Die Frage ist nicht, warum Europa jetzt auf Open Source setzen sollte. Die Frage ist: Warum hat Open Source Europa in den vergangenen dreißig Jahren nicht zu digitaler Dominanz verholfen?
Die falsche Dichotomie
August-Wilhelm Scheer, Informatikprofessor und Gründer mehrerer Softwareunternehmen, formuliert in einem Interview mit Econlittera das Problem mit der Klarheit des Praktikers: „Der Erfolg von Software oder Softwareprojekten wird nicht dadurch garantiert, dass man auf Open Source – oder Closed Source – Software setzt. Das ist nicht der springende Punkt. Sondern die Kriterien für erfolgreiche Software sind ihre Eigenschaften wie die Qualität, die Skalierbarkeit, eine gute Entwicklungsstrategie und die Stabilität.“
Diese Beobachtung trifft den Kern der europäischen Fehldiagnose. Die EU behandelt die Wahl zwischen Open Source und proprietärer Software als strategische Entscheidung von fundamentaler Bedeutung. Scheer zeigt: Es ist eine technische Entscheidung, die von Kontextfaktoren abhängt. Qualität, Skalierbarkeit, Entwicklungsstrategie, Stabilität – das sind die Variablen, die über Erfolg entscheiden. Die Lizenzform ist bestenfalls sekundär.„Von vielen Unternehmen, die zunächst hauptsächlich auf Open Source gesetzt haben, sind viele wieder zurück gekommen, weil sie gemerkt haben, dass die Entwicklungsstrategie bei Open Source sehr schwierig und nicht transparent ist“, ergänzt Scheer. Die Praxis widerlegt die Ideologie. Open Source ist kein Selbstläufer, keine automatische Lösung. Es ist ein Organisationsmodell mit spezifischen Vor- und Nachteilen, die je nach Kontext unterschiedlich wirken.

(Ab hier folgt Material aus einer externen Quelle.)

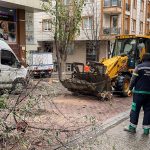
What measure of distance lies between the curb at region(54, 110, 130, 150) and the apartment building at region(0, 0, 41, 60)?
1538 centimetres

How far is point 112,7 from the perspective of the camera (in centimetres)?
4231

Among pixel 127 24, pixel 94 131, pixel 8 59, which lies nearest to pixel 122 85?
pixel 8 59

Europas Technologiepolitik betreibt das, was Scheer „ideologische Kämpfe“ nennt. Statt pragmatisch zu fragen, welche Lösungen in welchen Kontexten funktionieren, wird Open Source zum Prinzip erhoben. Das ist nicht Technologiepolitik, sondern Glaubenssatz.
Die Verwechslung von Zugang und Fähigkeit
Open Source bedeutet die Verfügbarkeit von Quellcode. Es bedeutet nicht die Fähigkeit, diesen Code in funktionierende Geschäftsmodelle, skalierbare Plattformen oder dominante Ökosysteme zu transformieren. Die Geschichte der digitalen Ökonomie ist voll von Beispielen, die diese Unterscheidung illustrieren.

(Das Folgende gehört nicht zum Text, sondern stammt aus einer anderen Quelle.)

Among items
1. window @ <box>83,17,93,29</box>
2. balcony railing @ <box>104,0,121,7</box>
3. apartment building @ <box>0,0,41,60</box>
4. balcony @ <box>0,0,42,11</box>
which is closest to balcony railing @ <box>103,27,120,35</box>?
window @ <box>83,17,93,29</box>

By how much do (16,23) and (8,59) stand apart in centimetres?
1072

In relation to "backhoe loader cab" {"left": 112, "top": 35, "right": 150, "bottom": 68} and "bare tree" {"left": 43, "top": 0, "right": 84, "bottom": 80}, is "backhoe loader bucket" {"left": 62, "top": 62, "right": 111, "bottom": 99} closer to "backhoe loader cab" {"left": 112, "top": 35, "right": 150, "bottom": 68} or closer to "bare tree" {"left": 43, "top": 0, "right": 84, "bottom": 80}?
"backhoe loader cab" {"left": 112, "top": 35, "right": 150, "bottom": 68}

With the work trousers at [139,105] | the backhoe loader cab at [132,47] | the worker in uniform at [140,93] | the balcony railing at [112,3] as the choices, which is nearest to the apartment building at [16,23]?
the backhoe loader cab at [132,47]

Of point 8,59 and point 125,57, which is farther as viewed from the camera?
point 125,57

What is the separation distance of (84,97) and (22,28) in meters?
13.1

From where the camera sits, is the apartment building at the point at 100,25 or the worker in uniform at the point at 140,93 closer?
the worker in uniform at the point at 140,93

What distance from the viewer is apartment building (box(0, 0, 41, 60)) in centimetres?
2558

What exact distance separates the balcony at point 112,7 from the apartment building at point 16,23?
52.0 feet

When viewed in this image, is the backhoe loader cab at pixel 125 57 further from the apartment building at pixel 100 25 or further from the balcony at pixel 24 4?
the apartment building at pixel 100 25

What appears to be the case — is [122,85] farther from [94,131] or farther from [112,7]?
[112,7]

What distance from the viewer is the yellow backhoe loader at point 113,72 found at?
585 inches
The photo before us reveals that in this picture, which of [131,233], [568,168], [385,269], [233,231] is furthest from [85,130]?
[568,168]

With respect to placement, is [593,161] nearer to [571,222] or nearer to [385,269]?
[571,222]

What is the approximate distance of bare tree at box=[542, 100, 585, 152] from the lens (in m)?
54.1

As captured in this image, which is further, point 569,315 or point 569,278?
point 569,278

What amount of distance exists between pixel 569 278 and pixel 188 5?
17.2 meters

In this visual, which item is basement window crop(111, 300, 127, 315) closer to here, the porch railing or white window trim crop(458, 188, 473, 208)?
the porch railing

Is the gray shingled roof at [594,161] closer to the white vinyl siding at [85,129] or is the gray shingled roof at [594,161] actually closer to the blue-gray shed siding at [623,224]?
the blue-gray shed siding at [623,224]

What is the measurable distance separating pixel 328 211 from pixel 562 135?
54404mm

Linux dominiert die Server-Infrastruktur der Welt – kontrolliert wird diese Dominanz von amerikanischen Hyperscalern wie Amazon, Google und Microsoft, die Linux als Grundlage ihrer Cloud-Dienste nutzen. Android basiert auf Open Source – Google kontrolliert das Ökosystem durch Dienste, Zertifizierung und Marktmacht. Kubernetes ist Open Source und wurde zum Standard für Container-Orchestrierung – entwickelt wurde es von Google, dominiert wird der Markt von amerikanischen Cloud-Anbietern.
Das Muster ist eindeutig: Open Source ist kein Wettbewerbsvorteil per se, sondern ein Rohstoff, den derjenige am effektivsten nutzt, der über die Fähigkeit zur Skalierung, Kommerzialisierung und Ökosystembildung verfügt. Europa fehlt nicht der Zugang zu Technologie – es fehlt die institutionelle und ökonomische Infrastruktur, diese Technologie in Marktmacht zu übersetzen.

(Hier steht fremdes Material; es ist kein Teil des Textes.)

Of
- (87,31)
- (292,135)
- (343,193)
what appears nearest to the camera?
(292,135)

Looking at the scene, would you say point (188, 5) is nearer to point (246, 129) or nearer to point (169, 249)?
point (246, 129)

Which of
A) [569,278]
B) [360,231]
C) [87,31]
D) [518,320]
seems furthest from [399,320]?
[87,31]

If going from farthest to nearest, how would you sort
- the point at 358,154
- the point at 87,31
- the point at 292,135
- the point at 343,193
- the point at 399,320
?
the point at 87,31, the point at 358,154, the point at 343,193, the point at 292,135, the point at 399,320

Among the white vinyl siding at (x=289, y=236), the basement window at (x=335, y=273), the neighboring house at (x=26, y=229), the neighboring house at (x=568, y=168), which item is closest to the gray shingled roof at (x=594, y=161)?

Die strukturellen Defizite
Die Dominanz amerikanischer Tech-Konzerne beruht nicht auf proprietärer Software oder technologischem Geheimwissen. Sie beruht auf vier strukturellen Faktoren, die Europa systematisch fehlen:
Erstens: Risikokapital in einer Größenordnung und mit einer Risikobereitschaft, die schnelle Skalierung ermöglicht. Während europäische Investoren Profitabilität und Geschäftsmodellvalidierung fordern, finanzieren amerikanische VCs jahrelanges Wachstum auf Kosten kurzfristiger Gewinne. Amazon brauchte neun Jahre bis zum ersten Quartalsgewinn, Uber noch länger. Diese Geduld ist in Europa institutionell nicht vorhanden.
Zweitens: Ein einheitlicher Binnenmarkt mit 330 Millionen Konsumenten, einer Sprache, homogenen Zahlungssystemen und rechtlichen Rahmenbedingungen. Europa hat 450 Millionen Einwohner, aber 24 Amtssprachen, unterschiedliche Rechtssysteme, fragmentierte Zahlungsinfrastrukturen und kulturelle Barrieren, die jeden Skalierungsversuch komplizieren.
Drittens: Eine Unternehmenskultur, die Scheitern als Lernprozess akzeptiert statt als persönliches Versagen stigmatisiert. Die Biographie gescheiterter Gründer wird in Silicon Valley als Kompetenznachweis gelesen, in Deutschland als Warnsignal. Diese kulturelle Differenz ist nicht durch Förderprogramme zu überwinden.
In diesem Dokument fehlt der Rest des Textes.